Unimore discovers a new mechanism underlying FSHD muscular dystrophy
The prestigious international journal Nucleic Acids Research has published an innovative and groundbreaking study by the MIOGEN laboratory, led by Professor Rossella Tupler from the Department of Biomedical, Metabolic and Neurosciences at Unimore. The study proposes a paradigm shift in the research model for facioscapulohumeral muscular dystrophy (FSHD), one of the most common genetic disorders affecting the muscles and causing their progressive weakening.
The research, led by Dr Valentina Salsi and Dr Francesca Losi, has identified a new molecular mechanism involving a specific RNA molecule called FRG2A-t. This RNA belongs to the class of long non-coding RNAs (lncRNAs), which do not code for proteins but can nonetheless regulate essential cellular functions.
In FSHD, FRG2A-t accumulates in the cells that give rise to skeletal muscle. Specifically, FRG2A concentrates in the nucleolus, a substructure of the cell nucleus involved in the production of ribosomes – the "factories" that synthesise proteins. Here, FRG2A-t forms aggregates known as “Froggy2 bodies”, which interfere with ribosome production and thereby impair the muscle cell's ability to synthesise the proteins it needs to function correctly. This alteration contributes to the progressive loss of muscle mass characteristic of FSHD.

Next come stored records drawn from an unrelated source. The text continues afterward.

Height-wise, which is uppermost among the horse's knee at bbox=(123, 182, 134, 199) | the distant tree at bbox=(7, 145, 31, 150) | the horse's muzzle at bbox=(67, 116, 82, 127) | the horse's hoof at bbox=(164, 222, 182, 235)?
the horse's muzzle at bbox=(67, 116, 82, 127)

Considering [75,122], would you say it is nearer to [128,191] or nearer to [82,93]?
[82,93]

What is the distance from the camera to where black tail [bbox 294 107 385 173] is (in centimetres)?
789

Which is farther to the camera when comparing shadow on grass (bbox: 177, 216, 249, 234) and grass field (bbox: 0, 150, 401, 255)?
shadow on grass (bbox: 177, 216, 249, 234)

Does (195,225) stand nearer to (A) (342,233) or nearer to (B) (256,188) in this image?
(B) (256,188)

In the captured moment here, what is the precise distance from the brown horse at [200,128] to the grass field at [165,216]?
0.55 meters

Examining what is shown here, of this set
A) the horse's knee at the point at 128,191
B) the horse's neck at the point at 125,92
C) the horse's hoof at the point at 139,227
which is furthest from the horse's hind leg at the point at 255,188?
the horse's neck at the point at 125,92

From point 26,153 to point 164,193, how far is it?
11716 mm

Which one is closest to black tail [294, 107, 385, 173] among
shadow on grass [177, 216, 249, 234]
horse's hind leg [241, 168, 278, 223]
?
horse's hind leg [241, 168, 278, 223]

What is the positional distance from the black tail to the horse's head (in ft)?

The study employed cutting-edge technologies, combining genetic analyses, ultra-high-resolution imaging, and three-dimensional modelling of the nucleus, thanks to the support of the CIGS – Unimore’s Interdepartmental Centre for Advanced Instrumentation.
“Our findings show that DNA elements long considered useless or ‘junk’ may play fundamental roles in cell function and disease development,” explains Professor Rossella Tupler, head of the MIOGEN laboratory and coordinator of the research.
The work was made possible through funding from the Cariplo-Telethon Foundation and the HEAL Italia project (PNRR), and it relied on a robust network of international scientific collaborations. The study was also based on cells and tissues from the Italian FSHD Registry – a unique genetic-clinical resource in Europe, coordinated by Unimore itself.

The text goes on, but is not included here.